Dengan Mimpi Mengharap Tatapan-Nya

Bermimpi selalu bersama, memang keinginan semua orang. Namun bagaimana bisa, kalau memang takdir menginginkan lain.

Sebagai seorang manusia yang sadar akan banyak kekurangan namun pasti ada kelebihan, saya hanya berharap dengan banyaknya waktu kebersamaan dengan seseorang di dalam mimpi, akan memberikan wujud nyata dalam kehidupan.

Sekilas memang tidak masuk akal. Tetapi yakinlah, terkadang mimpi bisa memberi sebuah inspirasi untuk bisa melakukan perubahan.

Meski terkadang, kebanyakan mimpi hanya akan memberikan keresahan tak menambah arti.

Mimpi yang baiklah yang juga akan membawa seseorang di dalam bawah sadarnya, untuk bisa melakukan yang terbaik.

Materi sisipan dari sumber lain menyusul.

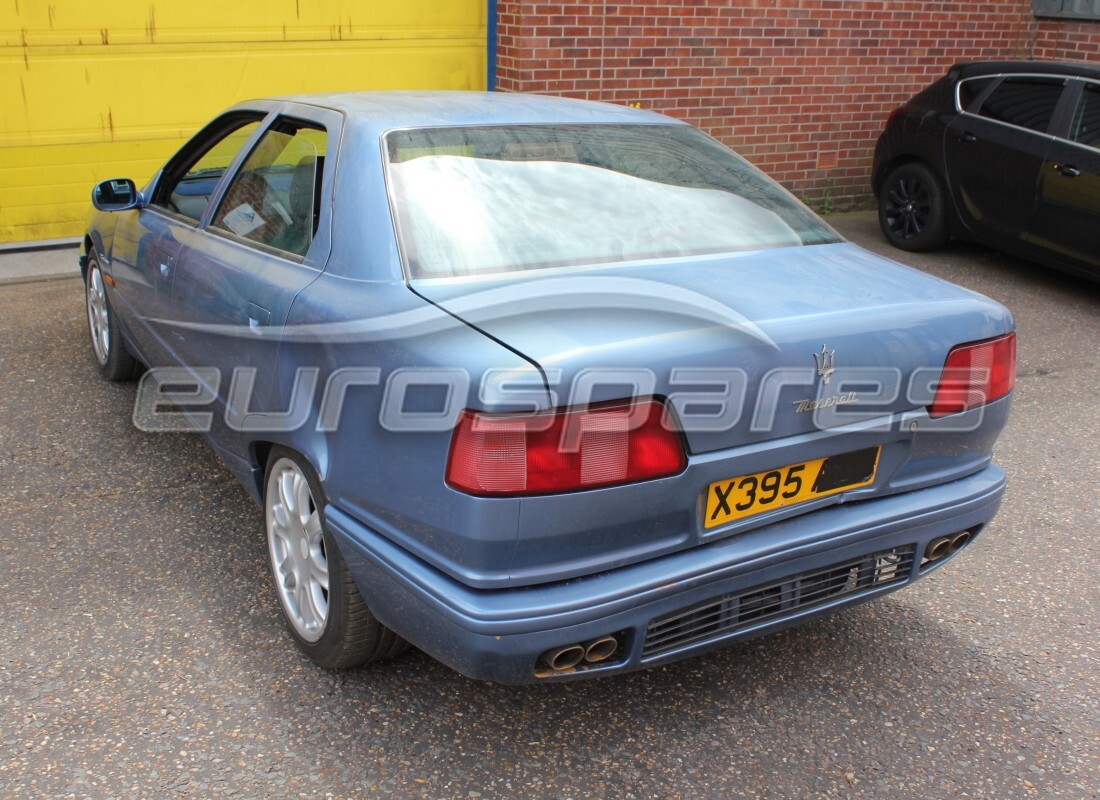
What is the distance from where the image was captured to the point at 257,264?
3184 millimetres

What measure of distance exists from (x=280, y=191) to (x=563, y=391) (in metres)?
1.55

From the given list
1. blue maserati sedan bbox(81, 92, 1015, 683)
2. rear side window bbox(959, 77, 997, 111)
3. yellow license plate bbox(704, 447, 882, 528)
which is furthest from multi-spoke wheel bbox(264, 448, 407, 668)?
rear side window bbox(959, 77, 997, 111)

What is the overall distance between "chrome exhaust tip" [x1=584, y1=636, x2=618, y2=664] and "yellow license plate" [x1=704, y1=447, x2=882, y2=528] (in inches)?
13.5

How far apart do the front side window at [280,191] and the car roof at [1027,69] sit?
19.3ft

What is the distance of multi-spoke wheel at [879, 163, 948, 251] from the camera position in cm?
808

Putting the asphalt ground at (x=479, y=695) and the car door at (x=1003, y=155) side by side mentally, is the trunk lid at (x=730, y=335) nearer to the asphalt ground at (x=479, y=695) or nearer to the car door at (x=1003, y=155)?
the asphalt ground at (x=479, y=695)

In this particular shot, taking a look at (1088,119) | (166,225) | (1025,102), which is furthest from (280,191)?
(1025,102)

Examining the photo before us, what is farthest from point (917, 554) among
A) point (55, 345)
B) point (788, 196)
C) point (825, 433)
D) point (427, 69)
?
point (427, 69)

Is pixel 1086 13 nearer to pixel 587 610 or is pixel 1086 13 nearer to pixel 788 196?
pixel 788 196

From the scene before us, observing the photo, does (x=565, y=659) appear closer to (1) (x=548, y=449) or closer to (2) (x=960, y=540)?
(1) (x=548, y=449)

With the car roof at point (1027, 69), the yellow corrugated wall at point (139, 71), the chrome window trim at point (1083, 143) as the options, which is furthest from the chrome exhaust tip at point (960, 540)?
the yellow corrugated wall at point (139, 71)

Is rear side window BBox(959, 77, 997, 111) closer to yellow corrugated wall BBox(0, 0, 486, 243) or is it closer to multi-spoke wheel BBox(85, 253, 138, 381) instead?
yellow corrugated wall BBox(0, 0, 486, 243)

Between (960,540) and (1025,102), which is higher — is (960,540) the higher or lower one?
the lower one

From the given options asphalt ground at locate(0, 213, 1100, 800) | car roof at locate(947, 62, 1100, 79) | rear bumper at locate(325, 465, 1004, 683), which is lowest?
asphalt ground at locate(0, 213, 1100, 800)
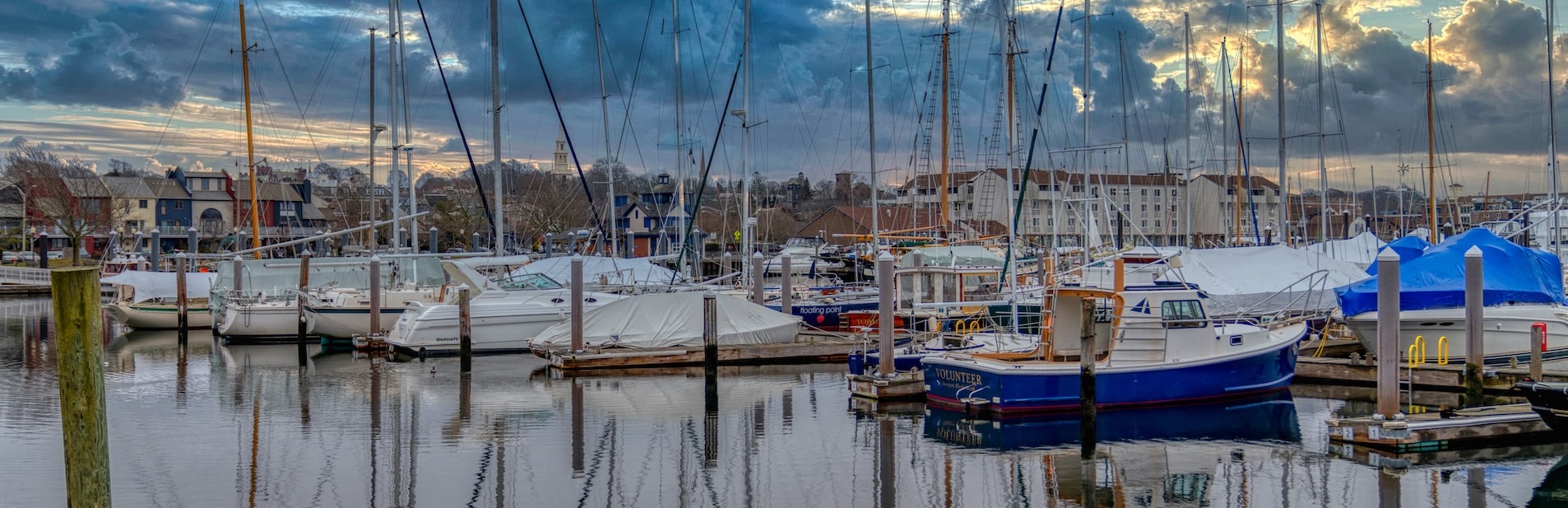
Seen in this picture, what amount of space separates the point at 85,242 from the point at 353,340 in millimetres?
65695

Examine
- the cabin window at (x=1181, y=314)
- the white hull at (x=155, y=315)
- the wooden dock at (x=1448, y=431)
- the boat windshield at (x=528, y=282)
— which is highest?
the boat windshield at (x=528, y=282)

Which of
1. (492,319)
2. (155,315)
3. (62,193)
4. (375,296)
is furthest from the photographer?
(62,193)

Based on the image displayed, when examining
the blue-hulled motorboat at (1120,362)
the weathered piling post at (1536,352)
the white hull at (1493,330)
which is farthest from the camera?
the white hull at (1493,330)

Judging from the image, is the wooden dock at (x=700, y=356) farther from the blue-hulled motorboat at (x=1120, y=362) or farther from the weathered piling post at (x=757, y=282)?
the blue-hulled motorboat at (x=1120, y=362)

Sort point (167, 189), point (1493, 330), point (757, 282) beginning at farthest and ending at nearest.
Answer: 1. point (167, 189)
2. point (757, 282)
3. point (1493, 330)

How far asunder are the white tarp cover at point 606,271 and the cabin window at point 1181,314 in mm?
22164

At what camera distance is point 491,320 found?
3381 cm

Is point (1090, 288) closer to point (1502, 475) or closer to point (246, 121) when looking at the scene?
point (1502, 475)

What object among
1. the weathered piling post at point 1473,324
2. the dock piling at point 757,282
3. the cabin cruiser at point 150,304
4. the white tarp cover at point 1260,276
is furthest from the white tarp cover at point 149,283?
the weathered piling post at point 1473,324

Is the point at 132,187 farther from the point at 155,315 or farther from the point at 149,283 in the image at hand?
the point at 155,315

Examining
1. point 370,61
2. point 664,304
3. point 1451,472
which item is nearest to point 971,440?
point 1451,472

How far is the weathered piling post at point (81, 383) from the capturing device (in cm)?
995

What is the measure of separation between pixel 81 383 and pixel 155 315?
3731 cm

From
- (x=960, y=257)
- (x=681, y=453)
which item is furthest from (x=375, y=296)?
(x=960, y=257)
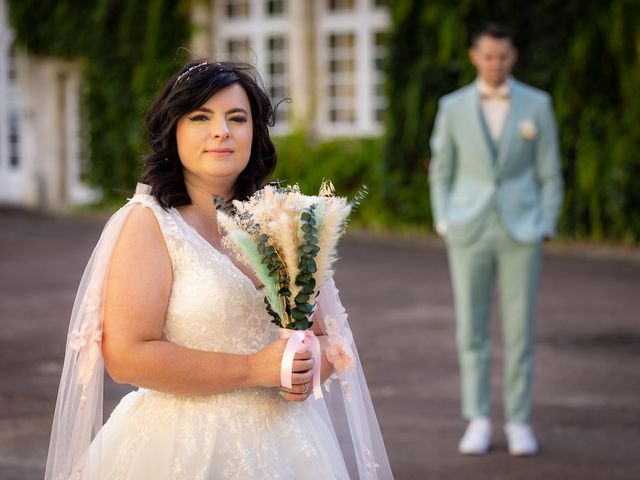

Bukankah sebagai makhluk yang paling sempurna, manusia diciptakan untuk melakukan hal yang baik.

Merekam segala apa yang telah terjadi di dalam mimpi, merupakan kegiatan yang mengasyikan. Namun terkadang, mimpi begitu mudah cepat terlupakan.

Seperti sebuah kesalahan yang dengan begitu mudah dilakukan, begitu mudah pula dilupakan.

Seperti itulah manusia terkadang lupa. Posisi dia sebagai seseorang yang seharusnya memberi perlindungan, kenyamanan, justru melupakan dan mengacaukan segalanya.

Betapa mimpi dapat memberi arti, tidak hanya sebagai penghias malam, disaat lelap rebahkan raga. Namun bisa juga memberikan suntikan semangat bagi yang memahaminya.

Ini hanya sekedar tulisan yang semoga dapat memberikan motivasi. Karena bagaimanapun mengharapkan seseorang adalah hal terbodoh yang pernah ada.

Berharap hanya mendapat tatapan dari-Nya, Sang Pemilik mimpi di dalam kenyataan. Takdir yang menghiasi, dapat memberi lelah hati.

Namun tetap terus bermimpilah, untuk mewujudkan segalanya. Dengan hanya mengharap tatatapan rida-Nya.